Треск, музыка, софиты…
— Дурацкая реальность, — сказал мальчишка, роясь левой рукой в кармане. — Вечно с ней приходится считаться. Держи! — Он сунул мне в руку желтый пластиковый фонарик. — Ровно в полночь! — Золотые карманные часы едва не упали, но я их подхватил.
— Провести черту… — начал было я.
— Si, por su puesto![7] — воскликнул мальчишка. — Попробуй это! — Он бросил мне коробку с цветными мелками. — Или так. — Перманентный маркер. — А, вот, чтобы наверняка! — На вершину горки, образовавшейся у меня в ладонях, упала бухта малярного скотча. — Ты должен прыгнуть ровно в полночь, comprende?[8]
Лишь только я кивнул, на потолке в коридоре загорелись лампы. Мальчишка вздрогнул. Ручка перестала крутиться, стало тихо.

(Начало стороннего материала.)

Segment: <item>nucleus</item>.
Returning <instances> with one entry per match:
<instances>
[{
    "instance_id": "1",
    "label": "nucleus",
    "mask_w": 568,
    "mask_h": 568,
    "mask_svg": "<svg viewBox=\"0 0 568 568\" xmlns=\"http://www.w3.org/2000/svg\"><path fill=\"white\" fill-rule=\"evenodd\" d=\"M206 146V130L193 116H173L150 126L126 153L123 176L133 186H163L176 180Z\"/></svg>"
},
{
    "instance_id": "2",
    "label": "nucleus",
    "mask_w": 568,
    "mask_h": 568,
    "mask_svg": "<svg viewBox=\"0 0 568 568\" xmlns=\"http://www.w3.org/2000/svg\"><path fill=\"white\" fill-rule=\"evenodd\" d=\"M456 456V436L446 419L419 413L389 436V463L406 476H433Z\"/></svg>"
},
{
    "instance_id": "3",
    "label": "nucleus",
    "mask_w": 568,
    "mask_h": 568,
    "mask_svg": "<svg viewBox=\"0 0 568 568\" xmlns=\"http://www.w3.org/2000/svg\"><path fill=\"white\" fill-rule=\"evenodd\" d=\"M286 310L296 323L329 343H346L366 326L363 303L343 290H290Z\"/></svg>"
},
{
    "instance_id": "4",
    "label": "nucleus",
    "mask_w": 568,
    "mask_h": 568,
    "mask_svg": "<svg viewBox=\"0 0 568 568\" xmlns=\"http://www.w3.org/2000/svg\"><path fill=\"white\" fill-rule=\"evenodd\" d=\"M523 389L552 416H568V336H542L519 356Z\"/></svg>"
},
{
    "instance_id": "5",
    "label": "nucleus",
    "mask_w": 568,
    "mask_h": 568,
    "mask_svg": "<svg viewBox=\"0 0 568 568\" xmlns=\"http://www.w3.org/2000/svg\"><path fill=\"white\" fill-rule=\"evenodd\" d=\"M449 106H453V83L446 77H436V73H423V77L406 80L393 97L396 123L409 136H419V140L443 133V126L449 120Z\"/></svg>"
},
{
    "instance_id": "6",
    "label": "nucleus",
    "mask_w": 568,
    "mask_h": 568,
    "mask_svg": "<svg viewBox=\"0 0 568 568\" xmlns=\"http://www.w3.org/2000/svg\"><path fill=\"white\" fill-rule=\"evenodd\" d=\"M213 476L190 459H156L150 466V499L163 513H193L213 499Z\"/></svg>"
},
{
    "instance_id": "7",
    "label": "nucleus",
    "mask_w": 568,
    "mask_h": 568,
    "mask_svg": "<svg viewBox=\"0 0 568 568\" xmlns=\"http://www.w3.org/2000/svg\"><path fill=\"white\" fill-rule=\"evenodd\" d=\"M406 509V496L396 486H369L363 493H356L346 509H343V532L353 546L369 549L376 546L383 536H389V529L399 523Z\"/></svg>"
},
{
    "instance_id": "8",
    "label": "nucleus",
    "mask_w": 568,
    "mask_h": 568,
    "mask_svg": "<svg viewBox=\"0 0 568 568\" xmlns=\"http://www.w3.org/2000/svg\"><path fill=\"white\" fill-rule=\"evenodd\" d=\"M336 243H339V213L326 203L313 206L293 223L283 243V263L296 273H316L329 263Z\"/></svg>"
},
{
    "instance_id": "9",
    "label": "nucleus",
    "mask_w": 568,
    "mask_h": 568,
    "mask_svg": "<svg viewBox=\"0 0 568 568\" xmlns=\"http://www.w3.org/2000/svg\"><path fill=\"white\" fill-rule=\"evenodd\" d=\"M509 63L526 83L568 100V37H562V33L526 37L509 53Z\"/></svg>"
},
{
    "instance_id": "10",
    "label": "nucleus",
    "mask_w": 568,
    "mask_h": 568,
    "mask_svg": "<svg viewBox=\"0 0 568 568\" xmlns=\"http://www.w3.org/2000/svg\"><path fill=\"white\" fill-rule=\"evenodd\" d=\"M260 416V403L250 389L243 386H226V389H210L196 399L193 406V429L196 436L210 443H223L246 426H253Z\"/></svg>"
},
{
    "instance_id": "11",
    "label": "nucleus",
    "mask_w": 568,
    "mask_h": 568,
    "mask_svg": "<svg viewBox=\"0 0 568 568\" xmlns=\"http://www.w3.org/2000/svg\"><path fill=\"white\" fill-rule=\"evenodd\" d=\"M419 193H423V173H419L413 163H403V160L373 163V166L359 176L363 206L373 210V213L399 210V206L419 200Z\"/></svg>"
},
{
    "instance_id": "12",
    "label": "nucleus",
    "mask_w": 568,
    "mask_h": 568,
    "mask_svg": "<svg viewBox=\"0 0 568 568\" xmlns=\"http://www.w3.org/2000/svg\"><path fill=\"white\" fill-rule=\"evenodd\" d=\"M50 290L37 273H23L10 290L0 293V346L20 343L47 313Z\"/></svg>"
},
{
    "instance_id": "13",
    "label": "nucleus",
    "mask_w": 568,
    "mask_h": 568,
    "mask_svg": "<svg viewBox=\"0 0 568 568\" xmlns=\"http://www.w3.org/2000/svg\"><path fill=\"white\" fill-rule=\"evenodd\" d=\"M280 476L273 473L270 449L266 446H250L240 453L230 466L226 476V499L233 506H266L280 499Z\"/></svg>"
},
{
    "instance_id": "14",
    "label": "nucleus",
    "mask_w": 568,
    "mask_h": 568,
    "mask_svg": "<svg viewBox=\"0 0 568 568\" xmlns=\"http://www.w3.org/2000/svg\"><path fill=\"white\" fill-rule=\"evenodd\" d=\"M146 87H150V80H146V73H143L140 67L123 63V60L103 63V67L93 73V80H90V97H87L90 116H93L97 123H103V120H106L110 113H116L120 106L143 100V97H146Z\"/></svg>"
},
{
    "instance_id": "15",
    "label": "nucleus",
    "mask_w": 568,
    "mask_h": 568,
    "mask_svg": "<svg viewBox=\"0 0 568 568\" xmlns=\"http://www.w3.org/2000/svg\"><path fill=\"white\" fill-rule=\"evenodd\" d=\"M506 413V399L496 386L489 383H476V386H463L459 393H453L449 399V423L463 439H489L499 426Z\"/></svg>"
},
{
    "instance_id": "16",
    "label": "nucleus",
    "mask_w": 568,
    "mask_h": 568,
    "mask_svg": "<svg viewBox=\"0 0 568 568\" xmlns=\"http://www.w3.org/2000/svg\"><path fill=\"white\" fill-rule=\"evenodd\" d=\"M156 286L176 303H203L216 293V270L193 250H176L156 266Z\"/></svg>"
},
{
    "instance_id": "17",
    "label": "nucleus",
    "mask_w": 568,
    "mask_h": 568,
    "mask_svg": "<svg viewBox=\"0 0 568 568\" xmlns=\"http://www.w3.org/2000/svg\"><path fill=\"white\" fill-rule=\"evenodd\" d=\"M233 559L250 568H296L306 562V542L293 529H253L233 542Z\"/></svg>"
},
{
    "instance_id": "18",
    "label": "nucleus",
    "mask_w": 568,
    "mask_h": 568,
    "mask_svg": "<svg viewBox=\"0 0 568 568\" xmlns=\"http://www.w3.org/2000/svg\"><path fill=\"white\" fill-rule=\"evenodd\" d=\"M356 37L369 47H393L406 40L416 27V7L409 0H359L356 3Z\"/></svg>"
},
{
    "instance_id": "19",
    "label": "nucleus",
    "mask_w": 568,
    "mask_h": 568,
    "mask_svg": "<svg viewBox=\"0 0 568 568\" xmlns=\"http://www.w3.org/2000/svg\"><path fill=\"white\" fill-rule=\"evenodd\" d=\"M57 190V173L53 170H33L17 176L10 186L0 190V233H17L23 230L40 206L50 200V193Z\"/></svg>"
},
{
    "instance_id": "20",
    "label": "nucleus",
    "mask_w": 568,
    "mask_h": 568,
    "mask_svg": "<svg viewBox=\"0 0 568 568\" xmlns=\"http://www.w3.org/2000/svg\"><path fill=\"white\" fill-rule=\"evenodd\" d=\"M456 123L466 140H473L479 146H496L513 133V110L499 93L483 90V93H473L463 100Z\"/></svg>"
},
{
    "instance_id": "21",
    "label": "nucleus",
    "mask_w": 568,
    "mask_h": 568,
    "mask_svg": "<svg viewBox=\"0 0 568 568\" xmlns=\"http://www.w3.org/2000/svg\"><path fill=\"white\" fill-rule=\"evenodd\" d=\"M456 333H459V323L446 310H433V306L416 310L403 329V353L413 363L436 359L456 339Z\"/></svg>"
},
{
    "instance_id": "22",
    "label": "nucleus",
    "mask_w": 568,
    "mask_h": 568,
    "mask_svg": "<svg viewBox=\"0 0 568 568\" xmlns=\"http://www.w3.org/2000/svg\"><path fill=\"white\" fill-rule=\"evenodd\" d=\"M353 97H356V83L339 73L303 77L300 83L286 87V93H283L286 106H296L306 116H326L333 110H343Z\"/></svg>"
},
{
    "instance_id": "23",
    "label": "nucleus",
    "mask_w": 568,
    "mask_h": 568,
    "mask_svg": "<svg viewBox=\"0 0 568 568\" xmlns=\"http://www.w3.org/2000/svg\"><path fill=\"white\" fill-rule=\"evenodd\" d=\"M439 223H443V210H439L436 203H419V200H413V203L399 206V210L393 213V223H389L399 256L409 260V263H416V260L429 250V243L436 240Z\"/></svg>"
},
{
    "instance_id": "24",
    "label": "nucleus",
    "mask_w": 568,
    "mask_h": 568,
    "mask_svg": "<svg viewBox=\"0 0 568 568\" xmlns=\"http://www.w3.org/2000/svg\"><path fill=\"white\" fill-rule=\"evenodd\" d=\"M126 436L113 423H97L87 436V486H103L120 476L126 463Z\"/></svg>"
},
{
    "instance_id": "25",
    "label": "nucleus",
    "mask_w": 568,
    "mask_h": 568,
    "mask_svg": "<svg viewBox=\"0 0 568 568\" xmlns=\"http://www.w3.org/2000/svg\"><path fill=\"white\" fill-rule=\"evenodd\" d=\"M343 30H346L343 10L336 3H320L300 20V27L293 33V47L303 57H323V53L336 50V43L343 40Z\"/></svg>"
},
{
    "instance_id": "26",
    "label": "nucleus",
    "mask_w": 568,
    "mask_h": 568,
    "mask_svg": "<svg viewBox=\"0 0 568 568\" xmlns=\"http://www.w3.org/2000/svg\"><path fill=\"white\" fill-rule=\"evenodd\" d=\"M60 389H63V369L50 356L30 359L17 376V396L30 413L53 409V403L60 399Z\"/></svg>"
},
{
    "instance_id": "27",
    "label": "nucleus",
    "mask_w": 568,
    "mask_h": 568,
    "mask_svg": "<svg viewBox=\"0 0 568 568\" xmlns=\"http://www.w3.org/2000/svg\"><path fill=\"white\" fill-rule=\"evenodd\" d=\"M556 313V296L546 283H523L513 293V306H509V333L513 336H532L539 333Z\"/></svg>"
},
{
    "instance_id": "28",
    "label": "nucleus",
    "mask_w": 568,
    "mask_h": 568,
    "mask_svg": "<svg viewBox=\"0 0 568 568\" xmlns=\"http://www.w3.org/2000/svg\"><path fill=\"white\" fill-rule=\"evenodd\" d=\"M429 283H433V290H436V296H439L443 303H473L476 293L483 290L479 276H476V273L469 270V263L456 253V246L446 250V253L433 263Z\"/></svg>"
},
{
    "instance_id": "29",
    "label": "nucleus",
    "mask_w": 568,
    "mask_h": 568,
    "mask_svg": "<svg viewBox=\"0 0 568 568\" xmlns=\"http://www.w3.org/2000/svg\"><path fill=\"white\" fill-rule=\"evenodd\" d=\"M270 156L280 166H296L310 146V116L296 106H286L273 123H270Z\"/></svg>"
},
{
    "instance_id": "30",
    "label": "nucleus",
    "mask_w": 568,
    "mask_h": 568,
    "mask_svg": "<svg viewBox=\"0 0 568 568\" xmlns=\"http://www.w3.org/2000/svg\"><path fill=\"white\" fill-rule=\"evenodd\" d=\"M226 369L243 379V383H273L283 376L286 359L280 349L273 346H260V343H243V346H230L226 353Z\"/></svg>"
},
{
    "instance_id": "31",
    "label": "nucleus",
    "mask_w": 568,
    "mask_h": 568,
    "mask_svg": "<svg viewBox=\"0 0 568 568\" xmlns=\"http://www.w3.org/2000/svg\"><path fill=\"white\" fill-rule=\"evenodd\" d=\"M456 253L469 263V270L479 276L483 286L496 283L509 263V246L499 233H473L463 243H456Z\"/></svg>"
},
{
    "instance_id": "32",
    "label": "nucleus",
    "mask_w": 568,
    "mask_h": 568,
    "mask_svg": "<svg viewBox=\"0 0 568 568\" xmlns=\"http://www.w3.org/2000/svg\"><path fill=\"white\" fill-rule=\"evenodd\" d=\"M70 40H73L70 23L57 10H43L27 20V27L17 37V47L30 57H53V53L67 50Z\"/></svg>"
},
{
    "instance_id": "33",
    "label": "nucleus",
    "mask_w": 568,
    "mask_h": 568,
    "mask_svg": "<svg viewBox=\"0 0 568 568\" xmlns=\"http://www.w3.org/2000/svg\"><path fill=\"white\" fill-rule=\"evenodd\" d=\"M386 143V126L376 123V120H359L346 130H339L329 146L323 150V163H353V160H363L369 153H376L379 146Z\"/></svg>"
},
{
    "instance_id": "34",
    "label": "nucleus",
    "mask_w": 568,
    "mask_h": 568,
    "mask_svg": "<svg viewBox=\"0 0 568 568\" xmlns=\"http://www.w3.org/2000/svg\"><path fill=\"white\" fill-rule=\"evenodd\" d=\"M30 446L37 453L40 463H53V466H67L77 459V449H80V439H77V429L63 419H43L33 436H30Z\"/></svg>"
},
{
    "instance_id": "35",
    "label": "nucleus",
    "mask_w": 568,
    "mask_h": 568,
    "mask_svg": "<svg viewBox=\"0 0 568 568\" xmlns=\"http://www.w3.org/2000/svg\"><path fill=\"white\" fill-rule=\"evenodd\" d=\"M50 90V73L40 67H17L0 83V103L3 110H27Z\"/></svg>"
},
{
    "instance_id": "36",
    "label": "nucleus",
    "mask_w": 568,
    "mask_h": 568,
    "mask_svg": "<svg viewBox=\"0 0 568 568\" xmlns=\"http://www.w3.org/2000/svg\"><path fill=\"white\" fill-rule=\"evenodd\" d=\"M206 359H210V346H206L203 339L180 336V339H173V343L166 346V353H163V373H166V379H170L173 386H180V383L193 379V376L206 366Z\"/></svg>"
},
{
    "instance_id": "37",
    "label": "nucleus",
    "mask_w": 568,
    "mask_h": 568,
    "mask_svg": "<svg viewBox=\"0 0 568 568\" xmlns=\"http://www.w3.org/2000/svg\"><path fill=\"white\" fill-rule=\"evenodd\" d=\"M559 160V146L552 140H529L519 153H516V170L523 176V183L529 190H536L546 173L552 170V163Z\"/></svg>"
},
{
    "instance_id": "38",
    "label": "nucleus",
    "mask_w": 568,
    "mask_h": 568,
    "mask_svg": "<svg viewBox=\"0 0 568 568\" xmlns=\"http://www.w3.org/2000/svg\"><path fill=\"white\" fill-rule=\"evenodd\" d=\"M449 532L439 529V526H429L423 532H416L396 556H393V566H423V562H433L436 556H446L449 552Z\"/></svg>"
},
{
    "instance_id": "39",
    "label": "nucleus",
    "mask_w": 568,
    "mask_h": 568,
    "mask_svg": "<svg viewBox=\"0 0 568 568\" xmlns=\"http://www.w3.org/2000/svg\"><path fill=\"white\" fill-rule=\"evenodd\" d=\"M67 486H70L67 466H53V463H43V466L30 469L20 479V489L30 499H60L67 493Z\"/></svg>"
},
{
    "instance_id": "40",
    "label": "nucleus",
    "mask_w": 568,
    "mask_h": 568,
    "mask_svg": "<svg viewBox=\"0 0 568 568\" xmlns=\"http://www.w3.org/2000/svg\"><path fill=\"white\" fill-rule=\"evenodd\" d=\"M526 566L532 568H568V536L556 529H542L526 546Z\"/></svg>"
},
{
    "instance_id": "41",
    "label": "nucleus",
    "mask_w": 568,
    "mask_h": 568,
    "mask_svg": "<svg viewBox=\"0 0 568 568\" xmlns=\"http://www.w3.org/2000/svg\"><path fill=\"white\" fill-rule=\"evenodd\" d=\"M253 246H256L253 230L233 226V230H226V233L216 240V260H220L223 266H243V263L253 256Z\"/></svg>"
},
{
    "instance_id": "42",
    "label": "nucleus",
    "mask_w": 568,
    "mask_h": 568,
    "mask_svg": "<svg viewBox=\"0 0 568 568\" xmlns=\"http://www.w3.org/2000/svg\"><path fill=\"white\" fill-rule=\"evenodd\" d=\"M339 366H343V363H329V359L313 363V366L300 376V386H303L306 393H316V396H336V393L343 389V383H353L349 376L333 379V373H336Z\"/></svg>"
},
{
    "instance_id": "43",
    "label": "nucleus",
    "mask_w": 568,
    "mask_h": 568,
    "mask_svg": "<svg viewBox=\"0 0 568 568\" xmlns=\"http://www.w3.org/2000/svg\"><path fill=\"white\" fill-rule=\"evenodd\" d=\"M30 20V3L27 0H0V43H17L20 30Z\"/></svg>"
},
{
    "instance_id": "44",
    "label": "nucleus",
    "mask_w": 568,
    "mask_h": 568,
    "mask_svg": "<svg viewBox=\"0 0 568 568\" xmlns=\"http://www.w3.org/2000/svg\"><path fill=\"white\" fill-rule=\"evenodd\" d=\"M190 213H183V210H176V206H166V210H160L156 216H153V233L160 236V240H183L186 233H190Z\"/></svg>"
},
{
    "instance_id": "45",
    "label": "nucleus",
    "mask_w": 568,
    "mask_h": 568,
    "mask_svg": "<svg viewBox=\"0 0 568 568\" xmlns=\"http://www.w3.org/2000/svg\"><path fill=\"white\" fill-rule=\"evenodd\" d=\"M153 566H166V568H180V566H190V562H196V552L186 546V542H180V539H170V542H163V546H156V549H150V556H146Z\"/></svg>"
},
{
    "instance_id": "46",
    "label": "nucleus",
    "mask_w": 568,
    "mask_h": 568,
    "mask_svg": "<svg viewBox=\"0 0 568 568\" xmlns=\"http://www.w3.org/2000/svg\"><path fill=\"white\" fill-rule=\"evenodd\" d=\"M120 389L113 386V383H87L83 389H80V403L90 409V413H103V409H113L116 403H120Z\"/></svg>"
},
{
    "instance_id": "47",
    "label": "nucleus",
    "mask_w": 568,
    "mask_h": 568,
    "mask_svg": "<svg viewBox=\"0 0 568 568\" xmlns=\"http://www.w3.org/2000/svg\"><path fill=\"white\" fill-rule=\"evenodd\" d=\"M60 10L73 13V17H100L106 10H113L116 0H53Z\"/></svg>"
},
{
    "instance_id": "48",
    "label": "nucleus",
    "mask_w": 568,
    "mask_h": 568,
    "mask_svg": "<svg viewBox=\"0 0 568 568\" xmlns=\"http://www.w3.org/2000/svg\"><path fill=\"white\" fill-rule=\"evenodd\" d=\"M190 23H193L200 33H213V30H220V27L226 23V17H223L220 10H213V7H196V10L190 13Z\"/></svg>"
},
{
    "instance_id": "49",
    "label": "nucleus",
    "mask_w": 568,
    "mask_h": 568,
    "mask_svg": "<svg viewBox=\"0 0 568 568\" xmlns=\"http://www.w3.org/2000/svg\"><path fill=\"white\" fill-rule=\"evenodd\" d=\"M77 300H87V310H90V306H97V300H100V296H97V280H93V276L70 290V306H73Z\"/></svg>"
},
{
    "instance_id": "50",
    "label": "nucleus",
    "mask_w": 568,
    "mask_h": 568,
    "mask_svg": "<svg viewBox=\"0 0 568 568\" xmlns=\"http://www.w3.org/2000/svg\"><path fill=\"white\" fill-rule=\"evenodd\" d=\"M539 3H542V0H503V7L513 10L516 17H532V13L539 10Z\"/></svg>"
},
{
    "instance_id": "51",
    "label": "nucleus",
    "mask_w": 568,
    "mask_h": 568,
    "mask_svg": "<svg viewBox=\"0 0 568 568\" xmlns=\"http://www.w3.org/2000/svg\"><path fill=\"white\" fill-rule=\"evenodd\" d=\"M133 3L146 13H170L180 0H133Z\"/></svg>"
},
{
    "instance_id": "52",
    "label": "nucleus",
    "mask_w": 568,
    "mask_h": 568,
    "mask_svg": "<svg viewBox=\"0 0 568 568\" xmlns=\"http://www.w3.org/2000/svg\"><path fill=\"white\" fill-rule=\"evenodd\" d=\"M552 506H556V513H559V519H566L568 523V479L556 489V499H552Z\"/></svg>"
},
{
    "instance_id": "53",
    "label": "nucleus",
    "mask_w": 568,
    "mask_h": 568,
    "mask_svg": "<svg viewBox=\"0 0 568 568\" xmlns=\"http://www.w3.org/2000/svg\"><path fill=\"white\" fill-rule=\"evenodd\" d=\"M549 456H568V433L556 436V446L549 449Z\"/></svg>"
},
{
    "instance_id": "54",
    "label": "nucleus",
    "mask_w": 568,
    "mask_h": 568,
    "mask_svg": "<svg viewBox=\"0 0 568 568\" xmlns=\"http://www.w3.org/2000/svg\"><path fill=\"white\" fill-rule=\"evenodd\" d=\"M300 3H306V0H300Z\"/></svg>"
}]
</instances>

— Спрячь все! — Он перешел на шепот. — Сейчас придет ведьма с лицом ангела, глазами убийцы и душой, черной, как сама преисподняя. Не говори, что видел меня!
— А кто это будет?
Мальчишка понурился, поникли плечи.
— Вероника, — тихо сказал он. — Моя сестра.
Ему второй раз удалось меня изумить.
— Вероника? Сестра? То есть, ты…
— Джеронимо Фернандес Альтомирано. — Он протянул руку, и я ее пожал. — Надо было представиться сразу, прошу прощения. Но мне пора. Помни: меня нет! Завтра после полуночи загляну. Bueno![9]
Он убежал — не в ту сторону, откуда все приходили, но я не стал его окликать. Должно быть, Джеронимо знал здесь все входы и выходы.
Я подошел к шконке и спрятал под подушку все, кроме скотча и фонарика — они поднимали подушку подозрительным горбом. Пришлось спрятать все в карманы. Не успел перевести дух, как за спиной послышались всхлипывания.